The Friday dismissals included 1,446 at the U.S. Department of the Treasury, 1,100 to 1,200 at health and human services, 466 at education and 442 at housing and urban development. Other affected federal agencies include the departments of commerce, energy and homeland security and the U.S. Environmental Protection Agency.
Statewide figures show about 22,700 people were employed as federal workers in New Jersey as of September 2024, though the number of hired workers is likely significantly lower after Trump administration layoffs and buyouts.
As the U.S. government shutdown lumbered into its third week without an end in sight, the tactic of mass layoffs have not moved Democratic lawmakers toward negotiating a bill to reopen the government, as Republicans and the administration had hoped.
Nor has the Democrats’ push to reverse cuts to Medicaid — the federal health insurance system for low-income or disabled Americans — and extend tax subsidies before the end of the year for the state-run health exchanges created under the 2010 law commonly called Obamacare.
“This is a difficult moment for American families, and in New Jersey our message and my mandate is clear,” Sen. Cory Booker (D-NJ) said Saturday, following a town hall event of his. “Our communities know they deserve better than what Republicans are offering them today, and we won’t back down from this fight.”
President Donald Trump said Tuesday that he does not feel an urgency to end the shutdown because it’s a political winner for him. In the public eye, Democrats are “getting killed,” Trump said in the Cabinet Room. Trump also said he would move to the most “egregious socialist, semi-communist” government programs before the end of the week.
Last week Trump said, “we’re only going to cut Democrat programs” if the shutdown continues. “We’ll give them a little taste of their own medicine,” he said.
With minimal public signs of a legislative breakthrough, Capitol Hill was far quieter Tuesday than a typical weekday, with restaurants closed, staffers in casual clothing and security checkpoints blocked off. Lawmakers and congressional staffers have said they are looking to paychecks and potential “sickouts” as tipping points to end the shutdown.
Military personnel are scheduled to get a paycheck Wednesday, but it’s unclear if and how that will happen. Over the weekend, Trump ordered the Pentagon to find money to cover lost pay for troops.
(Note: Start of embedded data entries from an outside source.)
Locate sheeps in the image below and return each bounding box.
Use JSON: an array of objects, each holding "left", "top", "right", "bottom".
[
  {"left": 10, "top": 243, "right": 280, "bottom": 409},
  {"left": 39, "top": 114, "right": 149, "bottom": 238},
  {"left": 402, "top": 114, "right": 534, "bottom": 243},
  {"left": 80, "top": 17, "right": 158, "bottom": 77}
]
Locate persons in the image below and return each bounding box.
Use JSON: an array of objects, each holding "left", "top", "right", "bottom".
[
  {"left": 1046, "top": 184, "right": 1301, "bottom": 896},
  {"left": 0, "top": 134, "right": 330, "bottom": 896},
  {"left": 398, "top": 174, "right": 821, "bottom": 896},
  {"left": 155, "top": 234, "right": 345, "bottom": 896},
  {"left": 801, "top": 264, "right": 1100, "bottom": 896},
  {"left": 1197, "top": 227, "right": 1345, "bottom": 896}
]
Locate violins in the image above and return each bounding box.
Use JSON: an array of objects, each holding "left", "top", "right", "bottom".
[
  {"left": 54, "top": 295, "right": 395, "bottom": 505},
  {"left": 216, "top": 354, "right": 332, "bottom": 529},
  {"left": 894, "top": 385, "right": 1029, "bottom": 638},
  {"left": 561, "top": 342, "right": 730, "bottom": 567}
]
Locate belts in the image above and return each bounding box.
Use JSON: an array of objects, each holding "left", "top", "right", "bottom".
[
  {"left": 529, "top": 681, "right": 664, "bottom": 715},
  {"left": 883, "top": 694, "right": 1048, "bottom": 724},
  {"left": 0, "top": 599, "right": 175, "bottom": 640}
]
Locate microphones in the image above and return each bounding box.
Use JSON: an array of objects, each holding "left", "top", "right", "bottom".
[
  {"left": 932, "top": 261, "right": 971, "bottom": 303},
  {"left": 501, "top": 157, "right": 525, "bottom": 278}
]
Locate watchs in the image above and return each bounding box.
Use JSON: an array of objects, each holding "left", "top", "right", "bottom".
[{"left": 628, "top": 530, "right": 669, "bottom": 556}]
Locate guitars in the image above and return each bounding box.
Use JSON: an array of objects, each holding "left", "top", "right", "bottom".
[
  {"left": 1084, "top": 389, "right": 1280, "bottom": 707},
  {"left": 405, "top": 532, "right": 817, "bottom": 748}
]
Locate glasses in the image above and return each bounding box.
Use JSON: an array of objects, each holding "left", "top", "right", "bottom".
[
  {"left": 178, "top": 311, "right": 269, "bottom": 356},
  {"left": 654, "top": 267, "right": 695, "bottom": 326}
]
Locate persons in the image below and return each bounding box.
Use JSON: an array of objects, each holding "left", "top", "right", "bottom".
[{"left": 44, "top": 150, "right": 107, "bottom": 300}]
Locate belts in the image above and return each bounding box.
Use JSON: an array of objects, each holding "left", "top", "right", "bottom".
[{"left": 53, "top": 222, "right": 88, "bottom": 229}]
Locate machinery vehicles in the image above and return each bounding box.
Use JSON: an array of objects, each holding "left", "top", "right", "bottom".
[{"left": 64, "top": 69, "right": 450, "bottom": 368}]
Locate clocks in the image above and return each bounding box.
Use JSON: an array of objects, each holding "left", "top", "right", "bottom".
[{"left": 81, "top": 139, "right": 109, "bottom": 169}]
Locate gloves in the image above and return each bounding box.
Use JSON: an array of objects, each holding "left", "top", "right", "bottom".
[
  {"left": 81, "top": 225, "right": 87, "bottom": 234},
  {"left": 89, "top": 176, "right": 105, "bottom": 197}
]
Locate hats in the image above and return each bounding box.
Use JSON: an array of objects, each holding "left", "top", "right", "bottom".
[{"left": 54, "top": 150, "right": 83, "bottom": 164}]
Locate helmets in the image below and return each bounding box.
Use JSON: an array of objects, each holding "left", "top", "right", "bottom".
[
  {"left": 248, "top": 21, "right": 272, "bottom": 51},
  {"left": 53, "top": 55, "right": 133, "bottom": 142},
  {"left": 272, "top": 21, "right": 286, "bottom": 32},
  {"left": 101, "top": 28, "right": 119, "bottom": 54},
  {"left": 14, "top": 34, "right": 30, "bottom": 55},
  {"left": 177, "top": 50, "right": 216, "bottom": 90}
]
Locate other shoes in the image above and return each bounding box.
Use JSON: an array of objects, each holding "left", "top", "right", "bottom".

Another telling signal may come from transportation employees, including at Newark Liberty International Airport. Six years ago, transportation workers’ decisions to stay home after weeks without pay, in particular airport employees across the country, were widely credited with bringing the end to the 35-day shutdown in 2018 and 2019.
Meanwhile, House Speaker Mike Johnson, the Louisiana Republican who sets the schedule of the House, on Monday predicted the current shutdown could set a record.
Adding that he “won’t negotiate” with Democrats over their health policy demands, Johnson said, “We’re barreling toward one of the longest shutdowns in American history.”
In a court case challenging the federal layoffs, Thomas A. Huddleston, advocacy director for the American Federation of Government Employees, said the layoffs at the HHS were not final and could include workers at the Centers for Disease Control and Prevention. The labor union represents about 800,000 federal workers nationwide,
In court papers, Huddleston said he learned that “human resources staff at the CDC has been taken off of furlough status and have been called back to work, and will be working through the weekend, to prepare and send out RIF notices.”
The shutdown has left about 750,000 federal workers furloughed each day and costs $400 million every day, according to estimates from the Congressional Budget Office, a nonpartisan agency that advises Congress on economic policy and based those figures on the previous federal shutdown.